TASK PROMPT: Carry on the blog post about Daniel L. Everett's book Language: The Cultural Tool from its last sentence.

Wednesday, April 4, 2012

Daniel L. Everett's "Language: The Cultural Tool"

Daniel L. Everett is dean of arts and sciences at Bentley University. He has held appointments in linguistics and/or anthropology at the University of Campinas, the University of Pittsburgh, the University of Manchester, and Illinois State University. His books include Don’t Sleep, There Are Snakes: Life and Language in the Amazon Jungle.

Everett applied the “Page 99 Test” to his new book, Language: The Cultural Tool, and reported the following:
Language: The Cultural Tool is about the main thing that makes us human, our ability to talk to one another. On page 99 we join the discussion midway into one of its most controversial claims - that language is learned. Now, admittedly, if asked if language is learned, the average person stopped on the street would probably say, would almost certainly reply "Of course. Why would you ask such a silly question?" Therefore, it might come as a surprise to hear that the pronouncement that language is learned provokes outrage among many of my fellow linguists.

DATASET:
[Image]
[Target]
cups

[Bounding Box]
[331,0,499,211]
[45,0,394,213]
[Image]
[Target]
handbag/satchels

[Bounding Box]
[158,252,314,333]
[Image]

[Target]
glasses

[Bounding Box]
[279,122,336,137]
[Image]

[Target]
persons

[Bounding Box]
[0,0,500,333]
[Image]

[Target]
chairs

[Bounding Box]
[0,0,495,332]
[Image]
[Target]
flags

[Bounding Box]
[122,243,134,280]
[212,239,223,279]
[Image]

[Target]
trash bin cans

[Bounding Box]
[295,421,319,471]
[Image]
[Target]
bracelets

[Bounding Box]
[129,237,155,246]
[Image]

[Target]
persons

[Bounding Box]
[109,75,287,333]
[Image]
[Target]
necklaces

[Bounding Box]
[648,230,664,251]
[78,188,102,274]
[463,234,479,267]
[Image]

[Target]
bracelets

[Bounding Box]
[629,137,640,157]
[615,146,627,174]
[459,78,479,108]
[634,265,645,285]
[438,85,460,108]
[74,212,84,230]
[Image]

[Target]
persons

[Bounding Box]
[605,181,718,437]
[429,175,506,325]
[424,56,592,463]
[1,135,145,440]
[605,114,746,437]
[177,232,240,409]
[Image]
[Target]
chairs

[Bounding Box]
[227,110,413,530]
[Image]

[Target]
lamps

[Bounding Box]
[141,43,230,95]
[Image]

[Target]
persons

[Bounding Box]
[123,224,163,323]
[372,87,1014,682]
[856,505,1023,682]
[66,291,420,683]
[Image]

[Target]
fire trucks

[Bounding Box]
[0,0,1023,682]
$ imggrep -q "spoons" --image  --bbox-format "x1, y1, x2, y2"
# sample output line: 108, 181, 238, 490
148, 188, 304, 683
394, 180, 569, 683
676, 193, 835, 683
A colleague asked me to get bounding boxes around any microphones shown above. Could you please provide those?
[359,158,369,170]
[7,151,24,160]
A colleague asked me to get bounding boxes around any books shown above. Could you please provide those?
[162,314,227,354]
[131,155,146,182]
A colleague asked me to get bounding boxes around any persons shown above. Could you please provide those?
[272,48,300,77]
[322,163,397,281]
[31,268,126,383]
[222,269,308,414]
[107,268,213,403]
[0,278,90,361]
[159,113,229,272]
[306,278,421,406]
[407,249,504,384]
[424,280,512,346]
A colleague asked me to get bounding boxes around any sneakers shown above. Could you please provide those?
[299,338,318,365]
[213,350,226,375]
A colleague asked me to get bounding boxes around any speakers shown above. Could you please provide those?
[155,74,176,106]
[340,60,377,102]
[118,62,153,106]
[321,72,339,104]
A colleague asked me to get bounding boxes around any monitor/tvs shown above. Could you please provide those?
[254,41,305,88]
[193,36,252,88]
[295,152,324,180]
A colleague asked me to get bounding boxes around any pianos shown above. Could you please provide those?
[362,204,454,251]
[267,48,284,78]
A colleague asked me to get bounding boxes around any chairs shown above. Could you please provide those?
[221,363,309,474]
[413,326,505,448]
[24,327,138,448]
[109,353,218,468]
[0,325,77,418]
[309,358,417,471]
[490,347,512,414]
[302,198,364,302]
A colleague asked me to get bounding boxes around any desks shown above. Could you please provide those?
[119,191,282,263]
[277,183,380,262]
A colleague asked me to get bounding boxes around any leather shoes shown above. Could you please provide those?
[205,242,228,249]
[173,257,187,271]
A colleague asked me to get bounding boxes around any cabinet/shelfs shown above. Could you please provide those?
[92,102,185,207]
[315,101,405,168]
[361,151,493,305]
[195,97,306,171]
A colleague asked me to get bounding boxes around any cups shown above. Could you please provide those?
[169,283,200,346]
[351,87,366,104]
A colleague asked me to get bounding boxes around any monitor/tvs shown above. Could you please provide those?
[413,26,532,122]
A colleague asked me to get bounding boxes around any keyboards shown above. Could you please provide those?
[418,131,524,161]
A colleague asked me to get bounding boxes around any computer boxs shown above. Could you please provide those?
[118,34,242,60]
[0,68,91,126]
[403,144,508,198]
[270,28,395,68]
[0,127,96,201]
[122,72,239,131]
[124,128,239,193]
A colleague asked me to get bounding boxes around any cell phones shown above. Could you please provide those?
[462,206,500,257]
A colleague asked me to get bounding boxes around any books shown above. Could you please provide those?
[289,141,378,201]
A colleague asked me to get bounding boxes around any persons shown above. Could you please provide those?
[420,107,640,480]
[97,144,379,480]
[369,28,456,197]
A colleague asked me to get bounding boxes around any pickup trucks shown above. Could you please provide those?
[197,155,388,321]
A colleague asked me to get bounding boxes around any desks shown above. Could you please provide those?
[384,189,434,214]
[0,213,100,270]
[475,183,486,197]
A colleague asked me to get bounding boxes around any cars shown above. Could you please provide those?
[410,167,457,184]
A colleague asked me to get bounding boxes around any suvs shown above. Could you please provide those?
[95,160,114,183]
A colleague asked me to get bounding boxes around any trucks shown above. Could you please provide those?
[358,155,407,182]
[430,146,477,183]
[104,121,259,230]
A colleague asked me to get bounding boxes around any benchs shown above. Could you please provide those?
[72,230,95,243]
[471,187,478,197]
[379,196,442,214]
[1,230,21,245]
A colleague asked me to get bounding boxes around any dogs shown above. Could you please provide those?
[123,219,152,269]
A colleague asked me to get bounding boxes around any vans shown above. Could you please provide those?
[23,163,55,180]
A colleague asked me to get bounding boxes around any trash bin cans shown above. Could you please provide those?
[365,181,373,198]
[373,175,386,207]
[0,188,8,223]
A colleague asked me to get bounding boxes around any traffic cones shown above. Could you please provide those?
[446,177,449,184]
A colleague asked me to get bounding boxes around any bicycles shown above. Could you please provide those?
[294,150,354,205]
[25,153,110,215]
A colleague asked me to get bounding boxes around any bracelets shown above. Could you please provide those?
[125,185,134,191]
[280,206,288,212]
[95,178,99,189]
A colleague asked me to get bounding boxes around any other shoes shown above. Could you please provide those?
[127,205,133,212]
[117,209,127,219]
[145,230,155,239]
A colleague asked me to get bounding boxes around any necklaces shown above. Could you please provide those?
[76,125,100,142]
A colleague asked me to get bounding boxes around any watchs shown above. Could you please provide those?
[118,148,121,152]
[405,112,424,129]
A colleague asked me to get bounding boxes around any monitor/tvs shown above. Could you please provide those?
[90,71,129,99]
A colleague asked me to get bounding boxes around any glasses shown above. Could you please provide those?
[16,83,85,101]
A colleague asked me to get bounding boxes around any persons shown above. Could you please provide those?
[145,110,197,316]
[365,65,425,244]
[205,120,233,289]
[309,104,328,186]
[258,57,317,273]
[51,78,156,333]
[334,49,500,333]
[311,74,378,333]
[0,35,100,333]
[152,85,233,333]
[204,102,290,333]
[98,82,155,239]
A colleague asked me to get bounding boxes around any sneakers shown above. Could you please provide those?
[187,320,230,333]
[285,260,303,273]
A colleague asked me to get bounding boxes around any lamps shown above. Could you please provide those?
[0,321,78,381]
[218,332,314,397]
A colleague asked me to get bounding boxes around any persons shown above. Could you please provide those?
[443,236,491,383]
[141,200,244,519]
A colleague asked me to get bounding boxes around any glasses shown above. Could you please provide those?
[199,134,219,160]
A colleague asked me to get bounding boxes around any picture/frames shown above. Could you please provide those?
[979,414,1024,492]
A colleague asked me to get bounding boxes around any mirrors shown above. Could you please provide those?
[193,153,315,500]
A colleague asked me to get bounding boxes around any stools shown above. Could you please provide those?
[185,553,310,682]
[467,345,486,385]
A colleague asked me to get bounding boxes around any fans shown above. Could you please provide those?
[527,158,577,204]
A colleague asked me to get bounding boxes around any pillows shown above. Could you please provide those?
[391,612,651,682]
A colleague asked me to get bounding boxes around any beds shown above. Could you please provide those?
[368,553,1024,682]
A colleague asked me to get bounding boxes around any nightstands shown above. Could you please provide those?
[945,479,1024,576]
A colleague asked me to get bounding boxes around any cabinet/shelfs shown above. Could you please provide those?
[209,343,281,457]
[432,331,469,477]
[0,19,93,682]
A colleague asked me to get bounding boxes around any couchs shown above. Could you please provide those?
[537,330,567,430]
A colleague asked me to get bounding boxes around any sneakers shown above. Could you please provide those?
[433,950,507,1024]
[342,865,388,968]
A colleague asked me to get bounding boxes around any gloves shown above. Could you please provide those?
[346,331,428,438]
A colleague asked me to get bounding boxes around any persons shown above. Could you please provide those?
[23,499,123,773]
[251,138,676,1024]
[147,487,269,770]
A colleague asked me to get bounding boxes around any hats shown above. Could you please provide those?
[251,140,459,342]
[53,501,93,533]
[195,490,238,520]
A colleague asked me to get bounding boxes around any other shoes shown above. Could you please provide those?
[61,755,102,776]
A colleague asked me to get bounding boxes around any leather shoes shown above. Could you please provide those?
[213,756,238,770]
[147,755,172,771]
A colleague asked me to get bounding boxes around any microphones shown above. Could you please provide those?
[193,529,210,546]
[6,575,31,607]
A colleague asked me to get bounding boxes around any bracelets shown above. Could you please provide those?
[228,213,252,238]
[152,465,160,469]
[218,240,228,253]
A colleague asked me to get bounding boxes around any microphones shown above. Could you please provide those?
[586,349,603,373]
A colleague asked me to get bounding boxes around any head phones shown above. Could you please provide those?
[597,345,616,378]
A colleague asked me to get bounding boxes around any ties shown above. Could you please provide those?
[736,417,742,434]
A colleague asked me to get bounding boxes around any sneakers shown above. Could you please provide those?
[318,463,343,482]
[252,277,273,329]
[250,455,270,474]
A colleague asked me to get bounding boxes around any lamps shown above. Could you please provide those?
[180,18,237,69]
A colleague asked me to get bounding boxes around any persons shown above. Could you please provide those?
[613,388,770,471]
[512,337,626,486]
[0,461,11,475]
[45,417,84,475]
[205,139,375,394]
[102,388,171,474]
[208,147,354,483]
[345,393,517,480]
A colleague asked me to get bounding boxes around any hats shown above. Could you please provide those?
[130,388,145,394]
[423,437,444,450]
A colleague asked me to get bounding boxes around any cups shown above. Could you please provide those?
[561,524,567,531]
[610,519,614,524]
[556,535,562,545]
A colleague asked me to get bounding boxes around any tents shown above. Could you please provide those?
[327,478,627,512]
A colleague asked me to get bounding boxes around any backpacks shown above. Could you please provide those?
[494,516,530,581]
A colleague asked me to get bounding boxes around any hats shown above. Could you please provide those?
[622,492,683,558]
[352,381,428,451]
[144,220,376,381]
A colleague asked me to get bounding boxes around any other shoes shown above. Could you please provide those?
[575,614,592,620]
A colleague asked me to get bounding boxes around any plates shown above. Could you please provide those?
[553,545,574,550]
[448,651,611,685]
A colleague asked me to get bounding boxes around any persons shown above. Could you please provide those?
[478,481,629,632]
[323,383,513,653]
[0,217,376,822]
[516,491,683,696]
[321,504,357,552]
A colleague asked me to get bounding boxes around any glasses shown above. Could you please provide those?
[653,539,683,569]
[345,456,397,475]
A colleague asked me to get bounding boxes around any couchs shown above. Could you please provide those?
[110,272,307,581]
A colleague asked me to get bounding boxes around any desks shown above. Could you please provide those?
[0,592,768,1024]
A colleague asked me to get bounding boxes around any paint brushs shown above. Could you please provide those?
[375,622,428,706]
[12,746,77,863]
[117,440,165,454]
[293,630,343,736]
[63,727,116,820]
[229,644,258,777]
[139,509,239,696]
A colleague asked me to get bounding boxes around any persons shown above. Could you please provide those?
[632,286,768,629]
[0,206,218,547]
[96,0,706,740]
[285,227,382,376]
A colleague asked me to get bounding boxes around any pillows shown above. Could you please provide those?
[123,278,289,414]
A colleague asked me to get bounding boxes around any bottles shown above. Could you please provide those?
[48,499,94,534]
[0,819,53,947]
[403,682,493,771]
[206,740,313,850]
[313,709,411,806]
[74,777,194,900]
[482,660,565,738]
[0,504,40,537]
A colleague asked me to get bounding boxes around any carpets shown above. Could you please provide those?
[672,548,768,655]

OUTPUT OF THE TASK:
The idea that language is not learned comes from the work of Noam Chomsky, professor of linguistics at the Massachusetts Institute of Technology, and Steven Pinker, a Harvard psychologist whose own book, The Language Instinct, popularized Chomsky's ideas. In Chomsky's theory of Universal Grammar, all humans are born with a genetically-endowed "computational system" that makes it possible for them to acquire any human language to which they are exposed. This is not really learning, but a matter of triggering the development and emergence of language that is already in the mind at birth. Any learning that takes place is primarily in the area of vocabulary - since no two individual human languages use exactly the same words. The major evidence used for the idea that language is an instinct includes the claim that all humans learn their native language equally well, regardless of intelligence, social, or economic class, etc.

On this page, I make the point that there are no uncontroversial studies in the scientific literature that show that all humans learn their native tongues equally well.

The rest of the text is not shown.